I got an arm around him, and was about to get him out, when someone shoved me from behind, and I tumbled into the glass, taking Sam with me. All that glass cut me up, but I got up and hauled Sam outside. A bandaging crew was at work out there.
The brawl was winding down, and it quit as suddenly as it started. Some were laughing, and some were sobbing. Sammy Upward was surveying his saloon, or what was left of it, moaning and groaning.
The townspeople outside suddenly got brave, and helped me drag the casualties out to the clay road, stanch the blood, and line them all up like corpses.
One roustabout sat there laughing. He was unharmed. The cowboys got the worst of it. Show people did hard work every day; cowboys only occasionally, and now it showed. There were twice as many cowboys on the injured list.
“All right, I’m taking you all in,” I said.
“But we’re leaving at dawn,” Billy Bones said.
“After Hanging Judge Earwig has his say,” I replied.
“What are you charging them with?”
“Well, let’s see. Disturbing the peace, assault and battery, destroying the saloon—I’ll need to look that up—you name it, I’ll include it.”
“Hey, suppose I just donate a hundred dollars and you let them go.”
“I don’t take gifts,” I said.
Waller stepped in. “Just get them outta town, Pickens. Tell them to vamoose.”

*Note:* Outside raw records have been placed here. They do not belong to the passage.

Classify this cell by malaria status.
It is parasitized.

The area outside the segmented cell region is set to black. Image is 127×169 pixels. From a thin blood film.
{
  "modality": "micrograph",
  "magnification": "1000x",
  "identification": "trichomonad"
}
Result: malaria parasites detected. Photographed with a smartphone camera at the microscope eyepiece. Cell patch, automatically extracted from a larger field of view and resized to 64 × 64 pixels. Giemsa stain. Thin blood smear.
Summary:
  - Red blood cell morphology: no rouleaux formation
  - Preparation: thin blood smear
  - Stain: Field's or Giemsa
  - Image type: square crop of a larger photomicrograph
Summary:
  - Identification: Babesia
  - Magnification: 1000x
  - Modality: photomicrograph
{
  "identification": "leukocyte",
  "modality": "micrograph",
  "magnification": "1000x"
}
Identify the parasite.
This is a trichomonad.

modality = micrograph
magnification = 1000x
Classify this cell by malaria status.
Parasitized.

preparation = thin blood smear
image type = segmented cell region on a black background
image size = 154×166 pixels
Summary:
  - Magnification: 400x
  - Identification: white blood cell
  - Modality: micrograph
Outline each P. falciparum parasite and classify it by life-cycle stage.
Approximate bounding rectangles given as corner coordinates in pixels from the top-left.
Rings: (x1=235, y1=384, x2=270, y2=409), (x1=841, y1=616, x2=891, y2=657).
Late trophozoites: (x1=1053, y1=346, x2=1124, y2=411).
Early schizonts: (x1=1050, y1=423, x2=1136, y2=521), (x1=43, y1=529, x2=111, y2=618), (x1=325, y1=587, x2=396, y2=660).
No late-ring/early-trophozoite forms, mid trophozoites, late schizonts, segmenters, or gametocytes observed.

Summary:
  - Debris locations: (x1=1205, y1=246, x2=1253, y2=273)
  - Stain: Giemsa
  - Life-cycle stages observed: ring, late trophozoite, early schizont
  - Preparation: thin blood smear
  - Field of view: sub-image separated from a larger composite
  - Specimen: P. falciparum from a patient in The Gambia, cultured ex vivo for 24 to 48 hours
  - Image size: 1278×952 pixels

“Nope, I’ve got twelve roustabouts and twenty cowboys moaning and groaning around here, and they’re going to stand before the judge.”
“I don’t know how you ever got appointed,” Waller said.
“You shouldn’t have appointed me,” I replied. “Now help me move these galoots.”
But the jail was a long way off, and we’d have to drag about twenty of these wrecks.
“I’ll help you,” Sammy said. “I want my saloon paid for.”
But it was Bones himself who came to the rescue with a two-horse freight wagon. We piled in the bodies, moaning and groaning, and I took the first load over, and locked them in Cell One. Then we loaded up the wagon again, and herded those who could walk, and we filled up Cell Two. By the middle of the night, I had over thirty revelers crammed into two cells, thanked Billy for the wagon, and told him I’d get the judge up early so the show could be on the road.
“They ain’t fit to travel, sheriff. So there’s no rush,” Bones said. “You can treat me to breakfast.”
Miss Quick eyed the sorry humanity in the cells. “I’m glad I’m not a man,” she said.